If power analysis were an athlete, it would be a sumo wrestler
Defending your sample size
Overview
Many scientific studies lack sufficient statistical power, failing to defend their sample size
Contents
4.1 Data simulation to explore sample size
4.2 Power and sample size calculation
This page provides a brief overview on two methods to defend your sample size. First, methods in data and sample size simulation are examined. Then, we will look at tools for calculating power and sample size.
Data simulation to explore sample size determination
Here, we explore how to simulate data by random sampling from a population with a known (or estimated) mean and variance, or a known proportion. Such data sets can be useful for exploring design and analysis strategies prior to beginning an experiment.
Two vector functions you will use frequently are c()

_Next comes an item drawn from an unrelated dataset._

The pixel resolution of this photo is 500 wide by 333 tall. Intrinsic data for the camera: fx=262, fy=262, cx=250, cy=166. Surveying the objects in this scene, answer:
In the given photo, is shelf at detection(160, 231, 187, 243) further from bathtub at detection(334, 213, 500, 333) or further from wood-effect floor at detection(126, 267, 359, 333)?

to concatenate values and rep()
to replicate values. For example,
x1 <- c(1, 2, 3, 4, 5) # Combine numbers in a vector
x2 <- c(x1, c(9, 8, 7)) # Combine two vectors into one
x <- rep(1, 10) # Make a vector with ten 1's
x <- rep(c(1, 2), 5) # Make the vector 1 2 1 2 ... (5 times)
A <- rep(c("a", "b"), c(4, 2)) # Make the vector a a a a a b b
Gausian-distributed populations
In the following example we sample 5 random numbers from a Gaussian population having a mean of 2 and a standard deviation of 10. Repeat it several times to convince yourself that the outcomes are different each time. Modify the mean and sd values to see how this affects the results. Change the 5 to another number (e.g. a higer number like, 30) to obtain a different sample size.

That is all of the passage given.